■ **Task directions**: Locate the line that contains "A: Wildebeest (blue" in the entries below, then repeat it and every following line through the line that contains "A: Sequence-level.", exactly, and no others.

■ **Records shown**:
━━━━━━━━

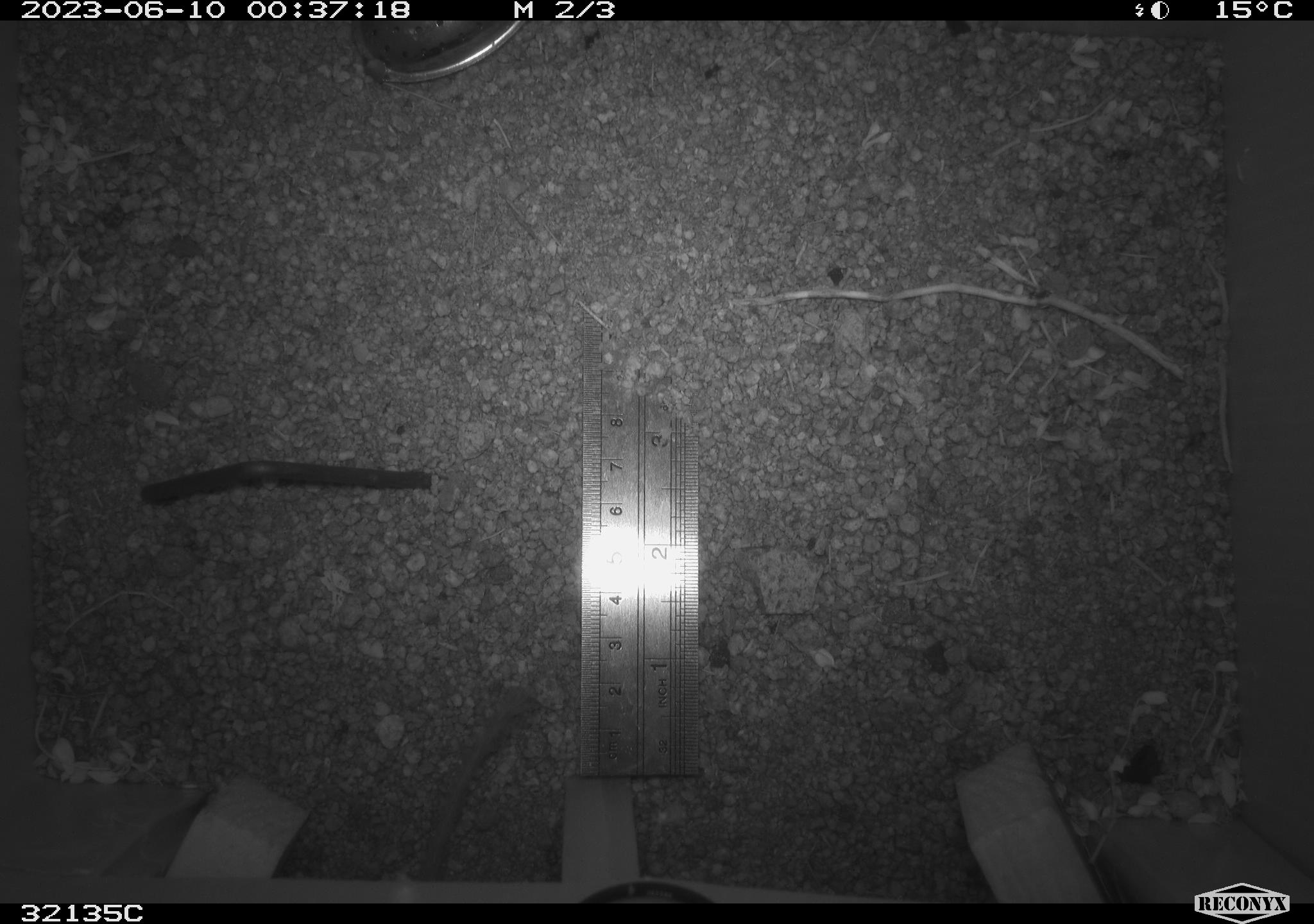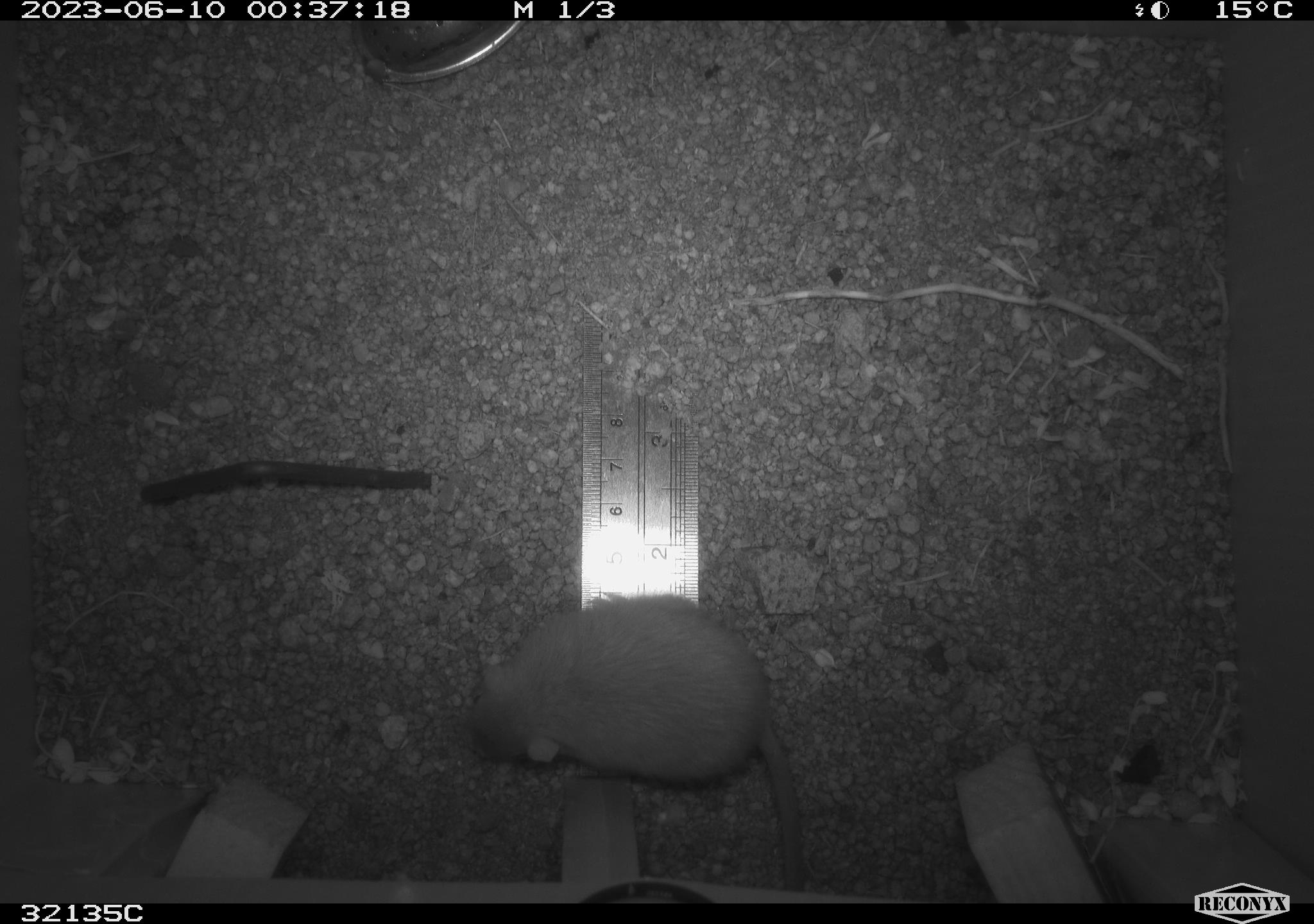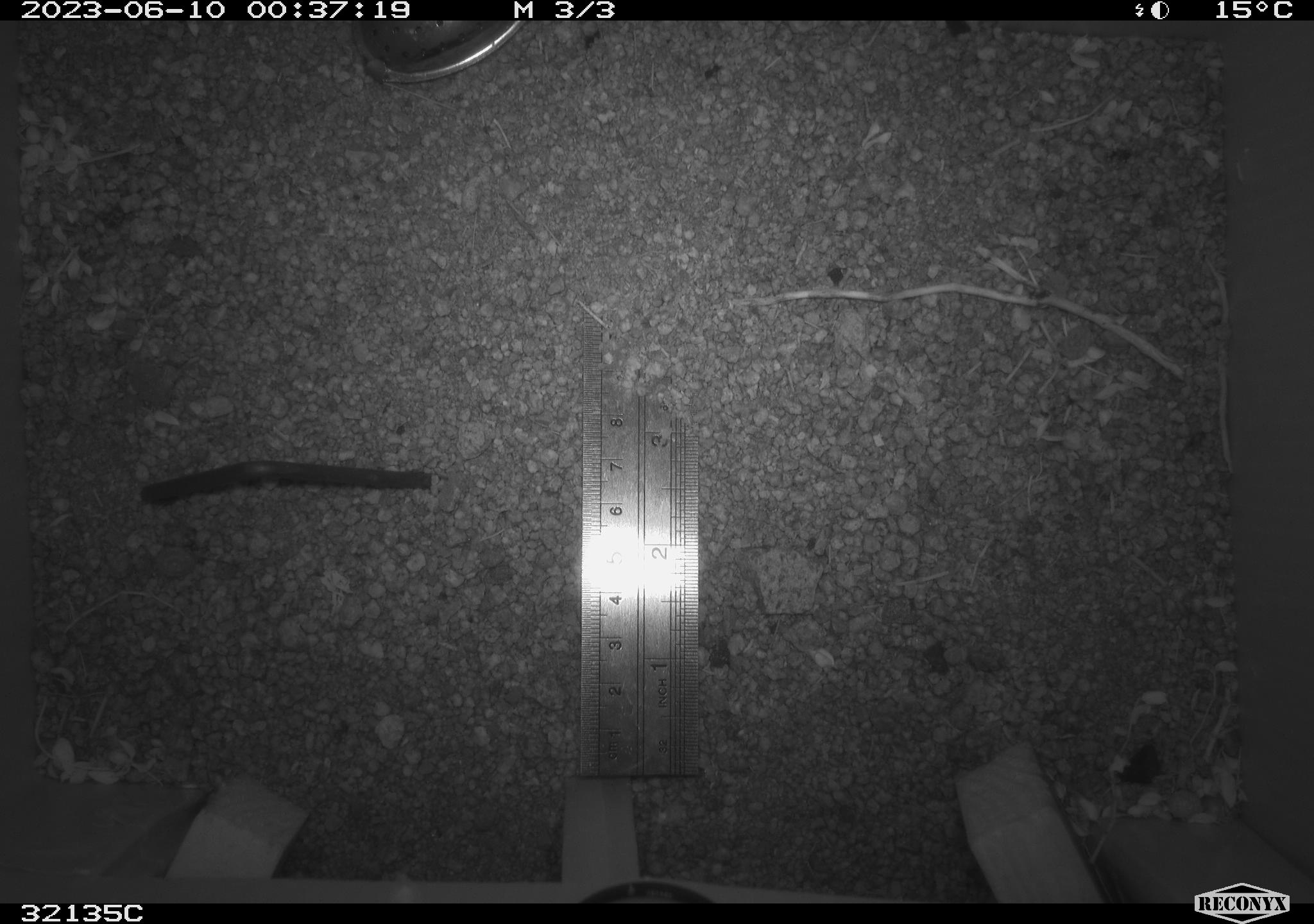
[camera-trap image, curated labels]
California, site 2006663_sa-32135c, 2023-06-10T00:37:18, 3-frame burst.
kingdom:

━━━━━━━━

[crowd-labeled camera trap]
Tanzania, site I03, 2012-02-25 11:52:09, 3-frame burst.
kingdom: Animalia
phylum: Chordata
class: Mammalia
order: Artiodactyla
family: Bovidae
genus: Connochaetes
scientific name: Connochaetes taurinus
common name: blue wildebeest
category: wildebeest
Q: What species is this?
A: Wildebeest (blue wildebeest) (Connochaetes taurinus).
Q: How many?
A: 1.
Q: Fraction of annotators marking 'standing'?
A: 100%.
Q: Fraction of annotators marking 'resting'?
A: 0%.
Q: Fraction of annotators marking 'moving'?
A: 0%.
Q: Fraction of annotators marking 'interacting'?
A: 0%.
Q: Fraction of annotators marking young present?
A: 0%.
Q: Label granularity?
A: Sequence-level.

━━━━━━━━

■ **Result for this task**:
A: Wildebeest (blue wildebeest) (Connochaetes taurinus).
Q: How many?
A: 1.
Q: Fraction of annotators marking 'standing'?
A: 100%.
Q: Fraction of annotators marking 'resting'?
A: 0%.
Q: Fraction of annotators marking 'moving'?
A: 0%.
Q: Fraction of annotators marking 'interacting'?
A: 0%.
Q: Fraction of annotators marking young present?
A: 0%.
Q: Label granularity?
A: Sequence-level.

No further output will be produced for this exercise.